* DOCUMENT EXCERPT
Researchers are questioning the model of rapid polar ice collapse, but they still describe the retreat as dire.
In recent years, the headlines about Earth’s climate have been dominated by alarming events like raging wildfires, more powerful hurricanes, devastating floods, and intense heat waves, leaving little room for positive news.
A new Dartmouth-led study, however, reports that one of the very worst projections of how high the world’s oceans might rise as the planet’s polar ice sheets melt is highly unlikely—though it stresses that the accelerating loss of ice from Greenland and Antarctica is nonetheless dire.
The Reality of Ice Sheet Collapse Predictions
The study challenges a new and alarming prediction in the latest high-profile report from the United Nations’ Intergovernmental Panel on Climate Change (IPCC) to evaluate the latest climate research and project the long- and near-term effects of the climate crisis. Released in full last year, the IPCC’s sixth assessment report introduced a possible scenario in which the collapse of the southern continent’s ice sheets would make Antarctica’s contribution to average global sea level twice as high by 2100 than other models project—and three times as high by 2300.
Though the IPCC designated this specific prediction as “low likelihood,” the potential of the world’s oceans rising by as much as 50 feet as the model projects earned it a spot in the report. At that magnitude, the Florida Peninsula would be submerged, save for a strip of interior high ground spanning from Gainesville to north of Lake Okeechobee, with the state’s coastal cities underwater.
But that prediction is based on a new hypothetical mechanism of how ice sheets—the thick, land-based glaciers covering polar regions—retreat and break apart. The mechanism, known as the Marine Ice Cliff Instability (MICI), has not been observed and has so far only been tested with a single low-resolution model, the researchers report in the journal Science Advances.
The researchers instead test MICI with three high-resolution models that more accurately capture the complex dynamics of ice sheets. They simulated the retreat of Antarctica’s Thwaites Glacier, the 75-mile-wide ice sheet popularly nicknamed the “Doomsday Glacier” for the accelerating rate at which it is melting and its potential to raise global sea levels by more than two feet. Their models showed that even the imperiled Thwaites is unlikely to rapidly collapse during the 21st century as MICI would predict.

* AIM 1
Condense the paragraph of the article on polar ice loss that begins "The researchers instead test MICI" into a shorter version that keeps its main facts.

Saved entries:
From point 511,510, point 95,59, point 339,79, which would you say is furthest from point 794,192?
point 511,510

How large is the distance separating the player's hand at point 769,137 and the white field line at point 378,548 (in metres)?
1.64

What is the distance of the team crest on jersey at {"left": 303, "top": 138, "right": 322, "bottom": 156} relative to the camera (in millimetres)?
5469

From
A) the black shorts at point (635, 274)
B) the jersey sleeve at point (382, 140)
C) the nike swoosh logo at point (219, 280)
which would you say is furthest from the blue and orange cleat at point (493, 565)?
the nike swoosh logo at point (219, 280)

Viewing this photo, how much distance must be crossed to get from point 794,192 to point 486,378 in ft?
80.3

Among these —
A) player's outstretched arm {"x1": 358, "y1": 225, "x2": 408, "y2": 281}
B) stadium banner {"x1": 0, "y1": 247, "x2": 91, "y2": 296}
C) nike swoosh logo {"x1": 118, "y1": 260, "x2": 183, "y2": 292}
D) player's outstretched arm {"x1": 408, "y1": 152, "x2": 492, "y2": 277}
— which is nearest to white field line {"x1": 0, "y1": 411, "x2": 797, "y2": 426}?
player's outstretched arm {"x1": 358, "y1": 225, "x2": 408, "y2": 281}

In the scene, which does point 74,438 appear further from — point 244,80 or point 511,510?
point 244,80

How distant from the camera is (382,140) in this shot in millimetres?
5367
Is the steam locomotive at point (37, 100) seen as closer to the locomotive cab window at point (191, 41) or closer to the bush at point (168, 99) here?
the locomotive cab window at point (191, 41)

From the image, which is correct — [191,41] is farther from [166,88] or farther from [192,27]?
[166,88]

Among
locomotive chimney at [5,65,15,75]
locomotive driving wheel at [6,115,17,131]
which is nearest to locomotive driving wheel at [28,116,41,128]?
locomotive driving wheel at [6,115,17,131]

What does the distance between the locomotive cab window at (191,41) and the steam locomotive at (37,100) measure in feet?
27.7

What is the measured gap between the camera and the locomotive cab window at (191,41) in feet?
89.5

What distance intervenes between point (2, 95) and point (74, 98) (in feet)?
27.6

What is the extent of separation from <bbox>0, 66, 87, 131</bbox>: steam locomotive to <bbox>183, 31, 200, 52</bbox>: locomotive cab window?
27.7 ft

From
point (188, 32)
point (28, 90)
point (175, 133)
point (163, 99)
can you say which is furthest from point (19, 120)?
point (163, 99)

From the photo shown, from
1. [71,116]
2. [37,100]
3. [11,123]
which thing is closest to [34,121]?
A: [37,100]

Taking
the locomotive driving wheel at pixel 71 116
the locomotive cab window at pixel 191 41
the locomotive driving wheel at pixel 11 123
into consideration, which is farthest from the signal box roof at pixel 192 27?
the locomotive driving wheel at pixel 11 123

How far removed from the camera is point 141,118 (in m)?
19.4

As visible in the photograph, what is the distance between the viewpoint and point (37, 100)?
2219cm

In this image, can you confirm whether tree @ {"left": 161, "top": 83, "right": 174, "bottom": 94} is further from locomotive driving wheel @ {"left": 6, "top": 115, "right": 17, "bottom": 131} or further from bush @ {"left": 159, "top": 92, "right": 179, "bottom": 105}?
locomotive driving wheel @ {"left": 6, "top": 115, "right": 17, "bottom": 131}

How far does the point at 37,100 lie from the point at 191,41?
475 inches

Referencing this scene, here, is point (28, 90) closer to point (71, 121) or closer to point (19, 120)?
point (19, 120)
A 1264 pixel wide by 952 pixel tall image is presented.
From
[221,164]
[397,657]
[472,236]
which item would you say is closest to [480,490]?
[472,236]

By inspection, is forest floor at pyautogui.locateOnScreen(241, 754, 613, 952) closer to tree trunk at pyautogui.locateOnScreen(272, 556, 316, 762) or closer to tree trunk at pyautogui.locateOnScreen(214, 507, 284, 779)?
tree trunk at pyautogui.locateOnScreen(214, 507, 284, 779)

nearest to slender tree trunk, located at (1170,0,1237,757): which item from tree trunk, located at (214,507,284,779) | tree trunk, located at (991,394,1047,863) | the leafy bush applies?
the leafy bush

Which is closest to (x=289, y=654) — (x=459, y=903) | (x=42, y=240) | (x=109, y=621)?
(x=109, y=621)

* AIM 2
Find every line in the records that contains the word "closest" and copy each one out. Case counts.

* TASK SOLUTION 1
The researchers tested MICI with three high-resolution models that better capture ice sheet dynamics. They simulated the retreat of Antarctica's Thwaites Glacier, the 75-mile-wide "Doomsday Glacier," which is known for its accelerating melt and its potential to raise global sea levels by more than two feet. The models showed that even Thwaites is unlikely to collapse rapidly during the 21st century, as MICI would predict.

* TASK SOLUTION 2
which thing is closest to [34,121]?
which item would you say is closest to [480,490]?
Which is closest to (x=289, y=654) — (x=459, y=903) | (x=42, y=240) | (x=109, y=621)?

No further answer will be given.